What do I think? In the strongest trending markets, here's what happens, using the SPX's daily chart as an example. The SPX gains strongly, pulling far ahead of the rising 9-ema. Done, on 8/3. Then it trends sideways to sideways up for a few days while the 9-ema cycles closer underneath it. Done. Then the SPX drops down rapidly, testing that 9-ema before rising again.
Doest that 9-ema test sound familiar? It should because that's essentially what the SPX has done. Now it just has to perform the next part: a strong gain tomorrow.

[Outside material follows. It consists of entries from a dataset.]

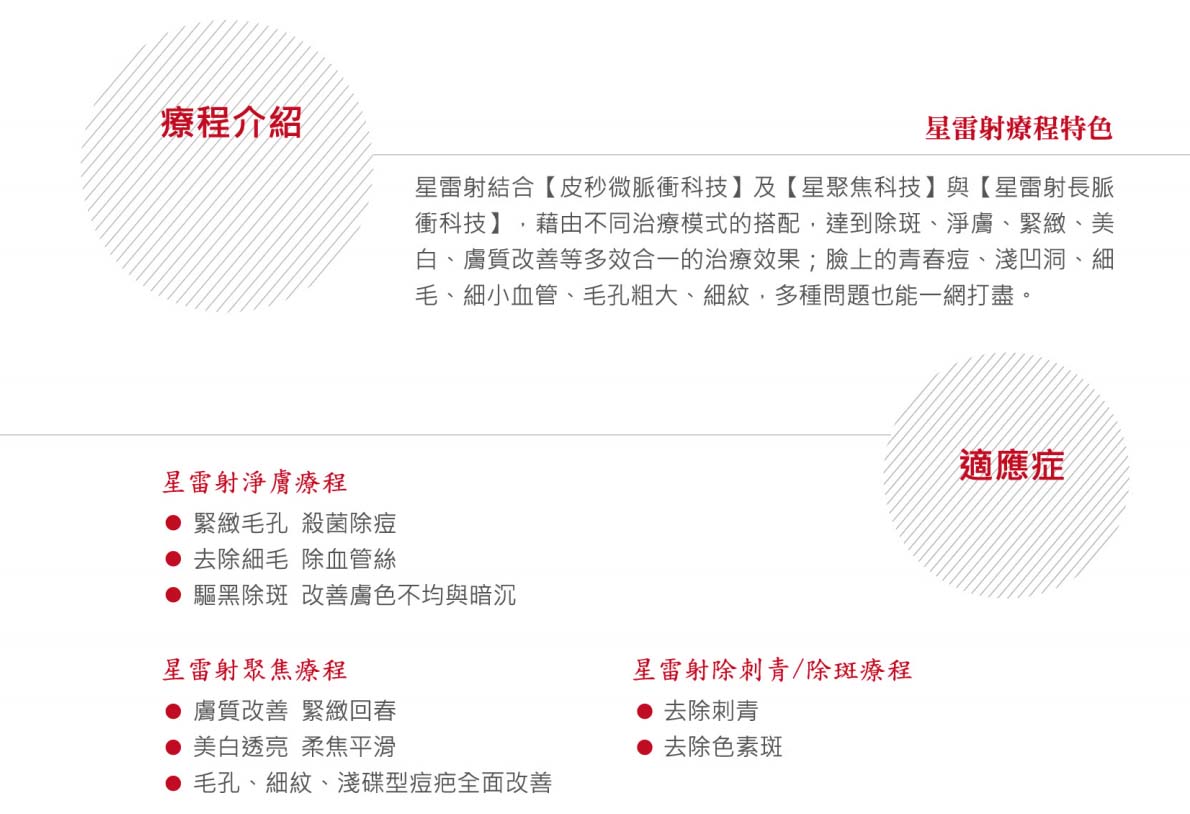 療程介紹

星雷射療程特色

星雷射結合【皮秒微脈衝科技】及【星聚焦科技】與【星雷射長脈衝科技】，藉由不同治療模式的搭配，達到除斑、淨膚、緊緻、美白、膚質改善等多效合一的治療效果；臉上的青春痘、淺凹洞、細毛、細小血管、毛孔粗大、細紋，多種問題也能一網打盡。

適應症

星雷射淨膚療程
• 緊緻毛孔 殺菌除痘
• 去除細毛 除血管絲
• 驅黑除斑 改善膚色不均與暗沉

星雷射聚焦療程
• 膚質改善 緊緻回春
• 美白透亮 柔焦平滑
• 毛孔、細紋、淺碟型痘疤全面改善

星雷射除刺青/除斑療程
• 去除刺青
• 去除色素斑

However, there's a big caveat that questions whether the SPX and other indices are following that pattern or are just plain old stalling before pulling back. In the strongest trends, the Dow Jones Transports are usually leading the way to the upside or following closely after the Dow. The RUT is usually leading the way to the upside in the strongest trends with no "or following closely afterwards" part. It just tends to lead. And, importantly, the VIX and RVX are usually high and starting to roll over or about to roll over when such new trends start.
That is not happening. That is not our setup here. Instead, we have the transports lollygagging below. We have the RUT dropping harder on down days than other indices and looking weaker on the daily and intraday charts on a technical-analysis basis. We have the volatility indices at scary-low levels, not peaking at highs.
Either we're about to have a repeat of the mid-2000's phenomenon when the VIX kept dropping and then moved between about 10-13 a lot of time while the SPX was charging higher or else . . . we're going to have the usual outcome when volatility indices are this low and the RUT and transports are underperforming the other indices. I don't know which it's going to be. When I'm finished writing this Wrap, I'm going to find my kayaking hat with its strap under the chin. I'll need that strap so I can better hold onto my hat once the markets decide which way to go. We may not get much warning. Whether you're bullish or bearish, please do not take on too much risk in this market environment.